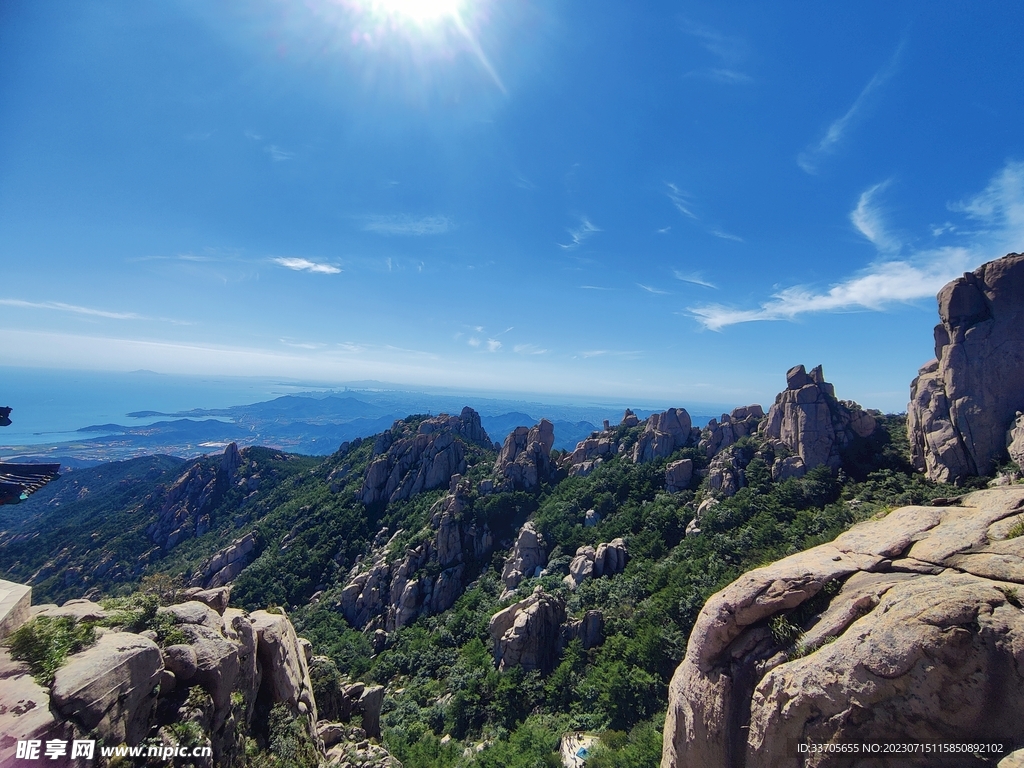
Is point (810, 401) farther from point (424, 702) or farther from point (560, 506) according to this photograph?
point (424, 702)

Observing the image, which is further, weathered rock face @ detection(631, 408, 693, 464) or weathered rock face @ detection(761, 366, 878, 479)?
weathered rock face @ detection(631, 408, 693, 464)

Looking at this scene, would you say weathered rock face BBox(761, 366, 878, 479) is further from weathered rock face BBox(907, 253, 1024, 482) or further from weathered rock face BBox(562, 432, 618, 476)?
weathered rock face BBox(562, 432, 618, 476)

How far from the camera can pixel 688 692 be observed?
10.8 metres

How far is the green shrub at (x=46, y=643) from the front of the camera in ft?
30.9

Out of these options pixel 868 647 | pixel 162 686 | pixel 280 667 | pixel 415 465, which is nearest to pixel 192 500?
pixel 415 465

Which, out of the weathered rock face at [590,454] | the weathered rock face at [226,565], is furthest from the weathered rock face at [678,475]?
the weathered rock face at [226,565]

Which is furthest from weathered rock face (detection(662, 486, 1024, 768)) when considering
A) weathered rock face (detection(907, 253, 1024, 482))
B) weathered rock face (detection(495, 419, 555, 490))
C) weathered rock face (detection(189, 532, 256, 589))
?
weathered rock face (detection(189, 532, 256, 589))

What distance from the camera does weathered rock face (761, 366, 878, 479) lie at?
4256 centimetres

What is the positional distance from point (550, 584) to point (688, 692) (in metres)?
32.4

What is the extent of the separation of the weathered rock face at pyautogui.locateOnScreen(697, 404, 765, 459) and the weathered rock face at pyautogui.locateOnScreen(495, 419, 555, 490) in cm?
2486

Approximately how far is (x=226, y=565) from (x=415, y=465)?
1203 inches

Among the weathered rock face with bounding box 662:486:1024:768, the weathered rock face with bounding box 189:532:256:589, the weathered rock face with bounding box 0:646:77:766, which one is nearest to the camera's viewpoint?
the weathered rock face with bounding box 662:486:1024:768

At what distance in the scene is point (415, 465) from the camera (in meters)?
72.4

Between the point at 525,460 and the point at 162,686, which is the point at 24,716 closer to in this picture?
the point at 162,686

GOAL OF THE EXERCISE
Convert everything from the line containing "What distance from" down to the end of the items into a numbered list, omitting any blank lines.

ANSWER TO THIS PROBLEM
1. What distance from the camera does weathered rock face (761, 366, 878, 479) lie at?
2. 4256 centimetres
3. What is the positional distance from point (550, 584) to point (688, 692) (in metres)?
4. 32.4
5. What is the extent of the separation of the weathered rock face at pyautogui.locateOnScreen(697, 404, 765, 459) and the weathered rock face at pyautogui.locateOnScreen(495, 419, 555, 490) in cm?
6. 2486
7. Approximately how far is (x=226, y=565) from (x=415, y=465)?
8. 1203 inches
9. Among the weathered rock face with bounding box 662:486:1024:768, the weathered rock face with bounding box 189:532:256:589, the weathered rock face with bounding box 0:646:77:766, which one is nearest to the camera's viewpoint?
10. the weathered rock face with bounding box 662:486:1024:768
11. At what distance in the scene is point (415, 465) from the camera (in meters)?
12. 72.4
13. Between the point at 525,460 and the point at 162,686, which is the point at 24,716 closer to in this picture?
14. the point at 162,686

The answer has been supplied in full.